A friend asked me to write about turning 60 – what it feels like…Am I upset, fearful of losing my ‘abilities”, worried about becoming a burden?
The question caught me off guard.
What can I say?
Fifty was supposed to be the “big one”. I had somehow passed that pivotal date unscathed, well hidden from any potential jokers who were ready to embarrass the hell out of me, like those obnoxious sophomores who were standing ready, eggs in hand, to initiate this terrified freshman as I got off the bus.
But thankfully, no black crepe paper was strewn over my porch; no flashing signs announcing my impending decline. I breathed a sigh of relief – I had dodged another milestone.
So has turning 60 been a big deal?
Yes….
The decade between 50 and 60 saw many joys, and sorrows. Children leaving home, getting married, starting their own homes. There were births, deaths and more births; a sudden chronic fatigue developed that added 60 pounds in a matter of months and stripped me of my energy; a brush with mortality which led to emergency surgery; anger that my body seemed to be betraying me regardless of my best efforts. Menopause brought the end to the monthly blood-letting, causing whiskers and grey hairs to sprout but freeing my gender-fluid soul to be fully Self.
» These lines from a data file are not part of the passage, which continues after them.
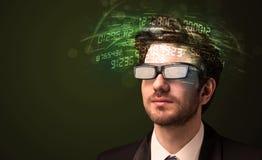 Biznesowy mężczyzna patrzeje zaawansowany technicznie numerowych obliczenia Zdjęcia Royalty Free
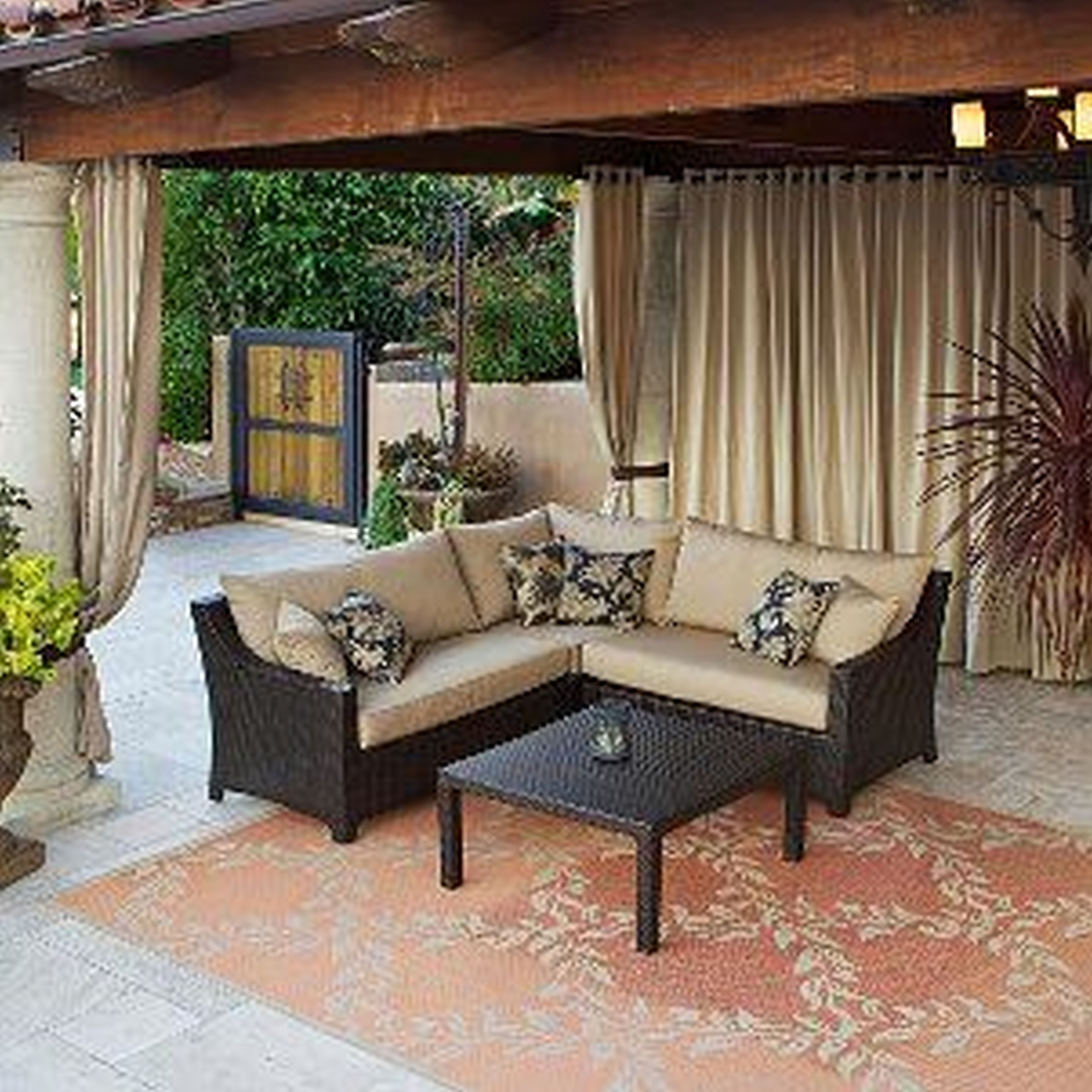 Large Outdoor Patio Rugs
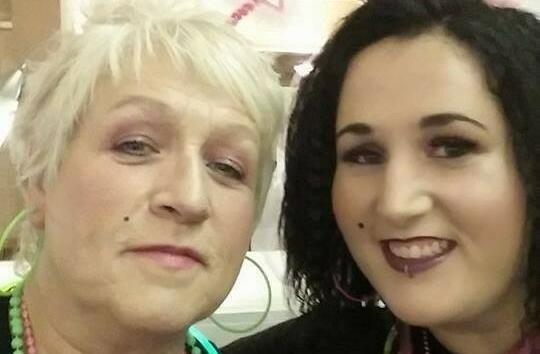 بريطانيا.. وفاة أم وابنتها بعد رفضهما تلقي لقاح كورونا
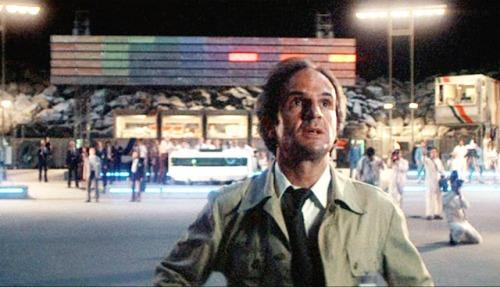"""Il regista Francois Truffaut interpreta Jacques Vallée nel film """"Incontri Ravvicinati del Terzo Tipo""""."""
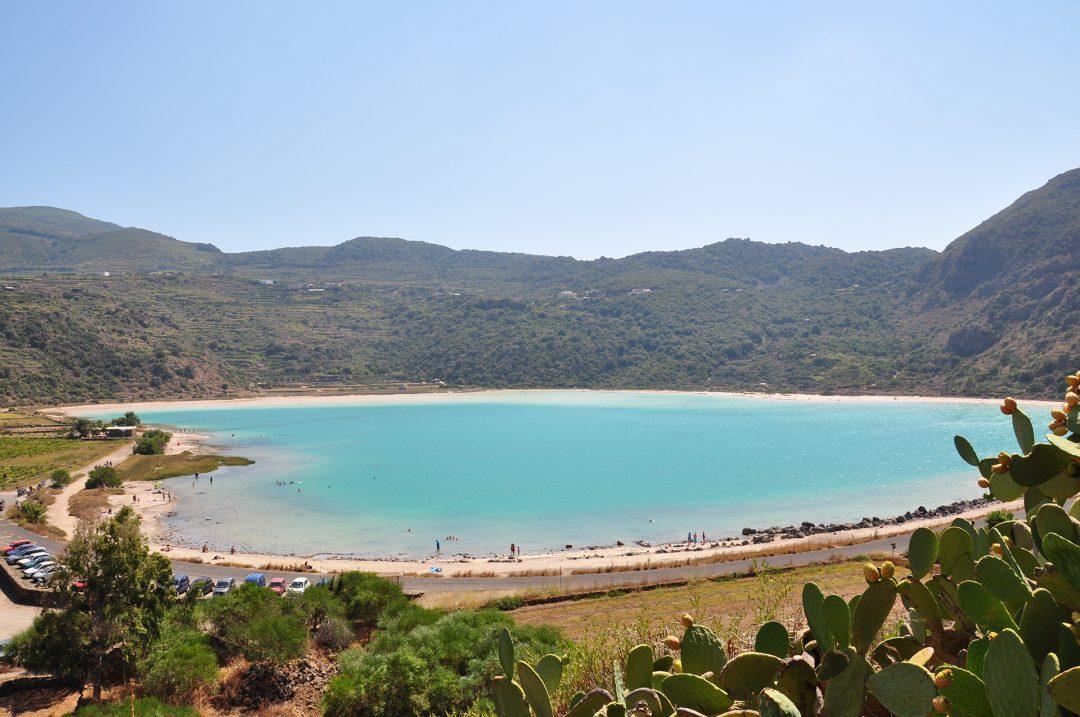 Pantelleria, tuffi, lava nera e vendemmia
Through all of this something else happened – a shift – in my perceptions about life and the world around me. I noticed it happening a few years ago. Perhaps it began with my increased walks in the forest or along the river. Or maybe it was the trip to the ocean where I breathed the same air as a humpback, or when I ascended Mount Washington and saw God’s handiwork in every direction. A desire to record this beauty in word and image welled up in me. I began to hear whispers – from a leaf, a frog, a flower – beckoning me to take a moment and be a part of their world in a depth I had never experienced before. A she-bear awoke in me and said,
“You are more than”….
You are more than wife, mother, grandmother, chef, nurse, companion, employee, do-gooder, counselor, monk, peacemaker.
A wildness crept back into me.
Like the Selkie woman of legend, half seal, half human, who, caught by a man and tricked into remaining human for many years until one day, one trip, one word, she remembers who she is, fully. The desire to return to her wildness consumes her like a flame. She must find a way to return to her origins, or die.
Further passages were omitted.